# Texto extraído
PETRÓLEO: O VENENO DO DESENVOLVIMENTO VENEZUELANO?

PETRÓLEO: O VENENO DO DESENVOLVIMENTO VENEZUELANO?

Durante protesto na Venezuela, manifestante aponta o contraste entre os gastos com países aliados, arrecadados por meio da exploração petroleira, enquanto povo passa fome. Fonte: Reuters.

Desde 2013, a Venezuela passa por uma crise, resultado de uma mistura tóxica composta pela queda internacional do preço do petróleo, políticas governamentais falhas, a morte prematura de Hugo Chávez, corrupção, aumento do autoritarismo, conflitos políticos domésticos, tentativas de “mudança no regime” e, nos últimos anos, sanções estadunidenses (Strønen, 2022). Assim, resta uma dúvida: como um Estado como o venezuelano, que goza de abundância de um recurso tão essencial ao funcionamento da economia mundial como o petróleo, continua a vivenciar um subdesenvolvimento crônico marcado por crises tão profundas? Embora para muitos o ouro negro se apresente como o veneno que permeia todas as esferas da sociedade venezuelana, a resposta repousa em lençóis muito mais complexos, tecidos a partir de um sistema capitalista rentista pós-colonial. 

A formação do petro-estado venezuelano

A Venezuela foi forjada nas guerras de independência em 1830 como um dos países mais pobres da América Latina. Além de sua dívida, a infraestrutura não era uma prioridade das elites, que focavam apenas no lucro em detrimento de uma reconstrução. Dessa forma, o estado-nação venezuelano é consolidado, de fato, somente depois de 1908, quando Juan Vicente Gómez tem o controle centralizado sobre o território (Kingsbury, 2016). Nesse sentido, ele herda um país sem instituições ou entidades que possam exercer pressão de maneira organizada sobre o governo (Urbaneja, 2013). 

Juan Vicente, então, conduz uma política de concentração de poder no executivo, agindo como intermediário entre as preocupações estrangeiras com o petróleo e o subsolo (Kingsbury, 2016). Assim, a exploração petroleira se estabelece sob a lógica da dependência econômica, de maneira que quase ⅓ de sua superfície é cedida a empresas internacionais e apenas cerca de 5 a 10% da renda obtida a partir das produções era pertencente ao Estado (Rincón, 2016, p. 28). Ainda assim, devido à sua alta valorização no mercado internacional, o petróleo se consolidou como a principal commoditie de exportação em 1930, superando as produções de cacau e café que predominavam até então (Santos; De Souza, 2019).

# Solicitação 1
Resuma em duas frases o texto sobre o petróleo venezuelano.
# Solicitação 2
Copie sem nenhuma alteração o trecho do texto sobre o petróleo venezuelano que começa nas palavras "A Venezuela foi" e termina depois de "governo (Urbaneja, 2013).".
# Solicitação 3
Escreva o que vem em seguida no texto sobre o petróleo venezuelano, a partir do ponto em que ele termina.
Os registros constituem material à parte, independente do texto sobre o petróleo venezuelano.

# Registros
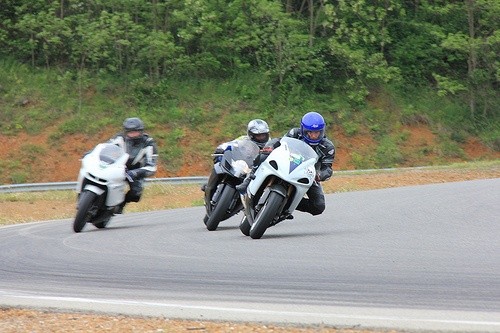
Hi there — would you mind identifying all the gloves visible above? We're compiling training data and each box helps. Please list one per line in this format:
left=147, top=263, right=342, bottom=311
left=129, top=169, right=145, bottom=180
left=81, top=150, right=91, bottom=157
left=317, top=169, right=330, bottom=181
left=216, top=149, right=224, bottom=154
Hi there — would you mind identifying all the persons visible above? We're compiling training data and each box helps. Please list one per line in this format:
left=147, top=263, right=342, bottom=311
left=81, top=117, right=159, bottom=214
left=236, top=112, right=335, bottom=215
left=201, top=119, right=271, bottom=191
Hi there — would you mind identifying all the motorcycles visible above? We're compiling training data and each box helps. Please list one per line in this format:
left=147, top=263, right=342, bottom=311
left=238, top=135, right=319, bottom=239
left=72, top=143, right=135, bottom=233
left=201, top=138, right=260, bottom=231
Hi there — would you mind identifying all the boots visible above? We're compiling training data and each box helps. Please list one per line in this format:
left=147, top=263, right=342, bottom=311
left=235, top=178, right=250, bottom=190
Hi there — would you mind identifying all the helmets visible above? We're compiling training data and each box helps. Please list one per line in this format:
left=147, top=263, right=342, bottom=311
left=247, top=119, right=270, bottom=148
left=123, top=118, right=144, bottom=142
left=300, top=112, right=326, bottom=143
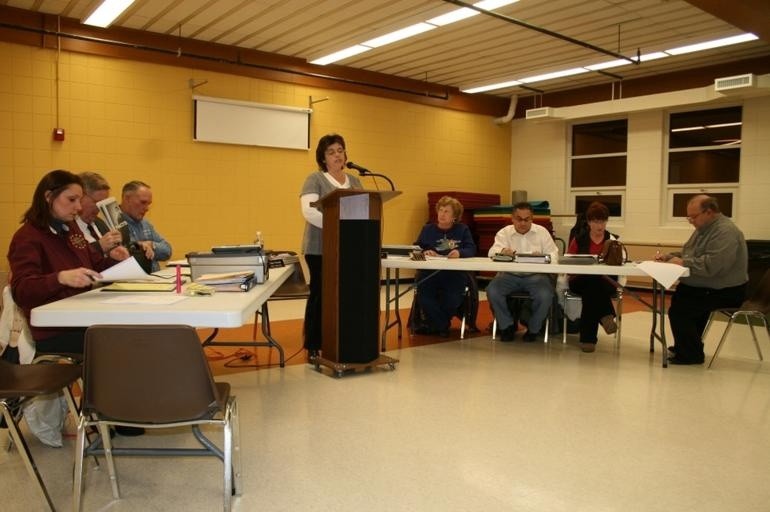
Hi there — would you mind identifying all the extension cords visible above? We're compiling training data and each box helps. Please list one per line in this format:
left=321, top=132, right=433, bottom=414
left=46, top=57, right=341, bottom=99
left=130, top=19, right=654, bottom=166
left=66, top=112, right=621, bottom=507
left=233, top=346, right=258, bottom=364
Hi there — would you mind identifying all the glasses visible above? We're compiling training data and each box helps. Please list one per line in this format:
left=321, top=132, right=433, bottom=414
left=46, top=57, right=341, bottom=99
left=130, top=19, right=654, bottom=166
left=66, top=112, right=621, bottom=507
left=687, top=207, right=707, bottom=221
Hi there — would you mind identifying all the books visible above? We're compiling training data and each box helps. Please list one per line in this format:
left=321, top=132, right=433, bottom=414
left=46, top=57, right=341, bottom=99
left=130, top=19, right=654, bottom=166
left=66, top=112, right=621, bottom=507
left=557, top=254, right=600, bottom=265
left=425, top=254, right=449, bottom=262
left=492, top=254, right=513, bottom=262
left=99, top=259, right=191, bottom=291
left=513, top=253, right=551, bottom=265
left=197, top=272, right=254, bottom=284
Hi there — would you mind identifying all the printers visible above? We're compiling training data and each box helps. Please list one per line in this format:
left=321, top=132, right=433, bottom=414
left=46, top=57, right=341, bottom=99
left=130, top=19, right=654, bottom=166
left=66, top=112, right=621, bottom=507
left=185, top=244, right=270, bottom=285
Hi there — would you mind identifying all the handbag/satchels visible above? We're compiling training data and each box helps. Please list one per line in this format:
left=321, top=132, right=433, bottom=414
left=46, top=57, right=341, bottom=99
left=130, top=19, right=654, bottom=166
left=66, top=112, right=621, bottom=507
left=597, top=239, right=629, bottom=266
left=126, top=241, right=152, bottom=274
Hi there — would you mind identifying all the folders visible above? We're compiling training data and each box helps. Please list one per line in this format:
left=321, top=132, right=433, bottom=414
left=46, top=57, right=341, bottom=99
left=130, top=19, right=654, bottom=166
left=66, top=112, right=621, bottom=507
left=99, top=275, right=186, bottom=292
left=196, top=270, right=257, bottom=292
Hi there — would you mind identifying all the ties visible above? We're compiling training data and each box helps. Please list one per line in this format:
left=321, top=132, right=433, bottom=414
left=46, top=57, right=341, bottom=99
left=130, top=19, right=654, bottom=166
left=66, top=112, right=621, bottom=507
left=87, top=225, right=102, bottom=240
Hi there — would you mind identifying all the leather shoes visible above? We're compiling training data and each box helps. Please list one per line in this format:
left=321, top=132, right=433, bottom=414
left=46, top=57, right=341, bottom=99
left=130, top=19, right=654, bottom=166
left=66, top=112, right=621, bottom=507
left=502, top=328, right=513, bottom=341
left=668, top=357, right=704, bottom=364
left=307, top=349, right=320, bottom=366
left=522, top=329, right=536, bottom=342
left=668, top=346, right=677, bottom=353
left=114, top=426, right=144, bottom=437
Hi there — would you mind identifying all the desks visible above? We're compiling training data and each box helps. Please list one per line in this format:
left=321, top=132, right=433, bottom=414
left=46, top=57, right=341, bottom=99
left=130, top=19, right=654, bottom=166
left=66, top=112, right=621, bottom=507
left=30, top=264, right=295, bottom=496
left=381, top=256, right=690, bottom=368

# Resposta da tarefa 1
Desde 2013, a Venezuela atravessa uma crise provocada por fatores como a queda do preço internacional do petróleo, políticas governamentais falhas, corrupção e sanções estadunidenses. O texto sustenta que a causa do subdesenvolvimento crônico do país está em um sistema capitalista rentista pós-colonial, cuja base remonta ao governo de Juan Vicente Gómez, que concentrou o poder no executivo e cedeu quase um terço da superfície do país a empresas internacionais, enquanto o petróleo se tornava a principal exportação em 1930.

# Resposta da tarefa 2
A Venezuela foi forjada nas guerras de independência em 1830 como um dos países mais pobres da América Latina. Além de sua dívida, a infraestrutura não era uma prioridade das elites, que focavam apenas no lucro em detrimento de uma reconstrução. Dessa forma, o estado-nação venezuelano é consolidado, de fato, somente depois de 1908, quando Juan Vicente Gómez tem o controle centralizado sobre o território (Kingsbury, 2016). Nesse sentido, ele herda um país sem instituições ou entidades que possam exercer pressão de maneira organizada sobre o governo (Urbaneja, 2013).

# Resposta da tarefa 3
Por conseguinte, cristaliza-se aqui a noção de que a proximidade de um indivíduo ao estado, mais do que seu controle sobre a força de trabalho, é a responsável pela riqueza e pelo prestígio (Coronil, 1997; Cartay, 2005). Isso impossibilita a acumulação de capital primitivo, essencial para a formação de uma burguesia consolidada, a qual tem olhos para o reinvestimento de renda em oportunidades locais. Nesse sentido, sem uma arquitetura produtiva e financeira eficiente, o país não é capaz de absorver grandes surplus das ações petrolíferas, e os lucros são todos deslocados para o exterior ou para rentistas (Kingsbury, 2016). 

Mais do que isso, a Venezuela passa a existir em um ciclo vicioso. Ao privilegiar essa burguesia rentista, o Estado impede a criação de um vínculo entre o aumento de produtividade e o crescimento e desenvolvimento interno. As elites não produzem riquezas reais: lucram somente por meio da cobrança pelo acesso às suas terras, sem produzir algo efetivamente, sem maior geração de empregos ou desenvolvimento científico. Por conseguinte, não há possibilidade sequer para a construção de um mercado consumidor suficiente para a industrialização ou a diversificação das exportações. Os venezuelanos ficam, então, perpetuamente dependentes do petróleo, presos em ciclos de violências estruturais, desigualdades e concentração de renda (Hitner, 2011, p. 6). 

A nacionalização do petróleo

Em 1976,a Petróleo de Venezuela S.A. (PDVSA) é criada, uma empresa de caráter nacional que objetivava transformar o Estado no único detentor dos benefícios do recurso. Isso ocorre após o país entrar na Organização dos Países Exportadores de Petróleo (OPEP), em 1960, a qual garante o melhor preço do recurso no mercado mundial. Em adição, ocorreu, em 1974, o Primeiro Choque do Petróleo, que também teve como consequência o aumento significativo do valor do barril. Tendo isso em vista, a nacionalização aumenta muito o lucro estatal que, no pico dos anos 70, também arrecadava uma quantidade maior de impostos maior do que nos últimos 50 anos combinados (Di John, 2009, p. 22).

No entanto, ao contrário do que se espera, tal nacionalização apenas aprofundou as lógicas pré-existentes na Venezuela. A empresa não é apenas controlada pela já existente elite, como também não se submete completamente ao governo. Além disso, a maior parte desse lucro não é revertida para o desenvolvimento da nação, escoando ao léu devido à onda de corrupção e planejamento incipiente do então presidente, pela primeira vez, Carlos Andrés Pérez (1974-1979) (Coronil, 1997).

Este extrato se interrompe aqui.